Copy the lines below word for word, leaving every character as it is.

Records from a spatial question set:
--- start ---
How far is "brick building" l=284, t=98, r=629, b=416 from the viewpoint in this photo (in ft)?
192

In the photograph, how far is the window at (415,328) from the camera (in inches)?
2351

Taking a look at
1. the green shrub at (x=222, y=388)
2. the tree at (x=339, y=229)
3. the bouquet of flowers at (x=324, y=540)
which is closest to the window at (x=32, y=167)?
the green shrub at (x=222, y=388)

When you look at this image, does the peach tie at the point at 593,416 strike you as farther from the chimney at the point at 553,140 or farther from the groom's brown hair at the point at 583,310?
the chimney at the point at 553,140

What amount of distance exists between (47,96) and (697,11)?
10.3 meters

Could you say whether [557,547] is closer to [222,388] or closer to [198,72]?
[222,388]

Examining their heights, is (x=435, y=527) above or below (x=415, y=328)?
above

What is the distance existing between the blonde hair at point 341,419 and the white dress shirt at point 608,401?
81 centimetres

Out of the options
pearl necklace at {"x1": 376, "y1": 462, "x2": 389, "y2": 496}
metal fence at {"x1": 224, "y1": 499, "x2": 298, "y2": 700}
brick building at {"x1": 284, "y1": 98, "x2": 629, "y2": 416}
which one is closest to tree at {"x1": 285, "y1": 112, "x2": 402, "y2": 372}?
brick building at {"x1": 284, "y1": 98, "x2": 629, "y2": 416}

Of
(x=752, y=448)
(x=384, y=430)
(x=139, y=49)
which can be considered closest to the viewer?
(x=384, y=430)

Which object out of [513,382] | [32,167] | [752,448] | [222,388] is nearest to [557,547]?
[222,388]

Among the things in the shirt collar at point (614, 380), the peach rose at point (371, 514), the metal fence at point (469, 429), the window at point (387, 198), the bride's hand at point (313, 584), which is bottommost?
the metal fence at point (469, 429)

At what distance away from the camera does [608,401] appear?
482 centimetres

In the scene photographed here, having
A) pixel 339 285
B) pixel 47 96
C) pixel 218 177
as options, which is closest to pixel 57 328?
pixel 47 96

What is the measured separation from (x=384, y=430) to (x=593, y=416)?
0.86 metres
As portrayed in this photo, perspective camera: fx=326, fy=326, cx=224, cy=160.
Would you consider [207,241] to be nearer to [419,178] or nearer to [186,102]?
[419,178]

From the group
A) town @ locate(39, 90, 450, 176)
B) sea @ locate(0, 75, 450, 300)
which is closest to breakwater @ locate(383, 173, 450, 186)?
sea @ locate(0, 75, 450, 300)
--- end ---
EXERCISE RESULT.
How far is "brick building" l=284, t=98, r=629, b=416 from the viewpoint in this photo (in ft)?
192

In the photograph, how far is the window at (415,328) from the camera (in inches)?
2351

Taking a look at
1. the green shrub at (x=222, y=388)
2. the tree at (x=339, y=229)
3. the bouquet of flowers at (x=324, y=540)
which is closest to the window at (x=32, y=167)?
the green shrub at (x=222, y=388)

When you look at this image, does the peach tie at the point at 593,416 strike you as farther from the chimney at the point at 553,140 or farther from the groom's brown hair at the point at 583,310?
the chimney at the point at 553,140

What amount of distance exists between (47,96) and (697,11)?
10.3 meters

Could you say whether [557,547] is closer to [222,388] or closer to [198,72]?
[222,388]

Examining their heights, is (x=435, y=527) above or below (x=415, y=328)?
above

What is the distance existing between the blonde hair at point 341,419 and the white dress shirt at point 608,401?
81 centimetres

Out of the options
pearl necklace at {"x1": 376, "y1": 462, "x2": 389, "y2": 496}
metal fence at {"x1": 224, "y1": 499, "x2": 298, "y2": 700}
brick building at {"x1": 284, "y1": 98, "x2": 629, "y2": 416}
which one is closest to tree at {"x1": 285, "y1": 112, "x2": 402, "y2": 372}?
brick building at {"x1": 284, "y1": 98, "x2": 629, "y2": 416}

Of
(x=752, y=448)
(x=384, y=430)
(x=139, y=49)
which can be considered closest to the viewer?
(x=384, y=430)

Which object out of [513,382] | [32,167] | [752,448] | [222,388] is nearest to [557,547]?
[222,388]

Among the things in the shirt collar at point (614, 380), the peach rose at point (371, 514), the metal fence at point (469, 429), the window at point (387, 198), the bride's hand at point (313, 584), which is bottommost?
the metal fence at point (469, 429)

At what distance away from the camera does [608,401] appear?
482 centimetres

In the scene photographed here, having
A) pixel 339 285
B) pixel 47 96
C) pixel 218 177
as options, which is closest to pixel 57 328?
pixel 47 96

What is the measured separation from (x=384, y=430) to (x=593, y=416)?
0.86 metres
As portrayed in this photo, perspective camera: fx=326, fy=326, cx=224, cy=160.
Would you consider [207,241] to be nearer to [419,178] or nearer to [186,102]?
[419,178]

From the group
A) town @ locate(39, 90, 450, 176)
B) sea @ locate(0, 75, 450, 300)
which is closest to breakwater @ locate(383, 173, 450, 186)?
sea @ locate(0, 75, 450, 300)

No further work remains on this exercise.